Saemi runs your questions through Databricks SQL warehouses using a Personal Access Token (PAT). The connection takes about two minutes.
Before you start
You need:
- A Databricks workspace URL (e.g.
https://dbc-12345678-abcd.cloud.databricks.com) - A running SQL warehouse (Saemi runs queries through it — Serverless is fine, classic warehouses work too)
- Permission to create a Personal Access Token
Step 1 — Create a Personal Access Token
- In Databricks, click your profile avatar (top right) → User Settings
- Open the Developer tab → Access tokens → Manage
- Click Generate new token
- Set a comment ("Saemi production"), lifetime (90 days is reasonable — Saemi will warn you on expiry)
- Copy the
dapi…token — Databricks shows it only once
Step 2 — Find your warehouse HTTP path
- SQL Warehouses (left nav) → click your warehouse
- Connection details tab
- Copy the HTTP Path (e.g.
/sql/1.0/warehouses/abc123def456)
Step 3 — Connect in Saemi
- Open
/accounts/connector/in Saemi - Click Databricks → Connect
- Paste:
- Workspace URL — without trailing slash
- HTTP Path — from step 2
- Personal Access Token — from step 1 - (Optional) Catalog scope — restrict Saemi to specific catalogs (e.g.

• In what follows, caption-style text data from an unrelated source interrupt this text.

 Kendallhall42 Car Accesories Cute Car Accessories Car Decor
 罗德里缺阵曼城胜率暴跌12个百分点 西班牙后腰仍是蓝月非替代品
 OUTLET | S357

main, gold). Leaves other catalogs invisible. Recommended for teams with PII catalogs they don't want the LLM to touch. - Click Test connection — Saemi runs
SELECT 1and reports back - Click Save
After save, Saemi scans the schema (about 30-90 seconds) and builds an ERD of your top tables. You'll see it in your new chat home.
Permissions checklist
For the PAT to work, your Databricks user needs:
CAN_USEon the SQL warehouseSELECTon the catalogs/schemas you want Saemi to read- (Optional)
USE_CATALOGon each catalog if Unity Catalog is enabled
Saemi only runs read queries — it never issues INSERT, UPDATE, DELETE, or DDL against your warehouse.
Troubleshooting
"Connection refused" — check the workspace URL (HTTPS, no trailing slash) and that the SQL warehouse is running (not Auto-Stopped).

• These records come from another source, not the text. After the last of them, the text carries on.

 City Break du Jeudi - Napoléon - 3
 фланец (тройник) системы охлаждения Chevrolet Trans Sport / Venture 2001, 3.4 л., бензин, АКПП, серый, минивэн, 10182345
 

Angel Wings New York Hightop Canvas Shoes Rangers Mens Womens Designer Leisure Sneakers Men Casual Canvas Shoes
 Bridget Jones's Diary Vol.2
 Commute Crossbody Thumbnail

"Permission denied on schema X" — your PAT user lacks SELECT on that schema. Either grant it or narrow the catalog scope.
"Token expired" — Databricks tokens have a max lifetime. Regenerate and re-save in Saemi.
What Saemi sees
Saemi reads:
- Table and column names (for autocomplete + ERD)
- Row counts (to suggest sampling strategies)
- Query results (for the answers it returns)
Saemi does NOT store your data — query results live only in the chat row, encrypted at rest, and are deleted when you delete the chat.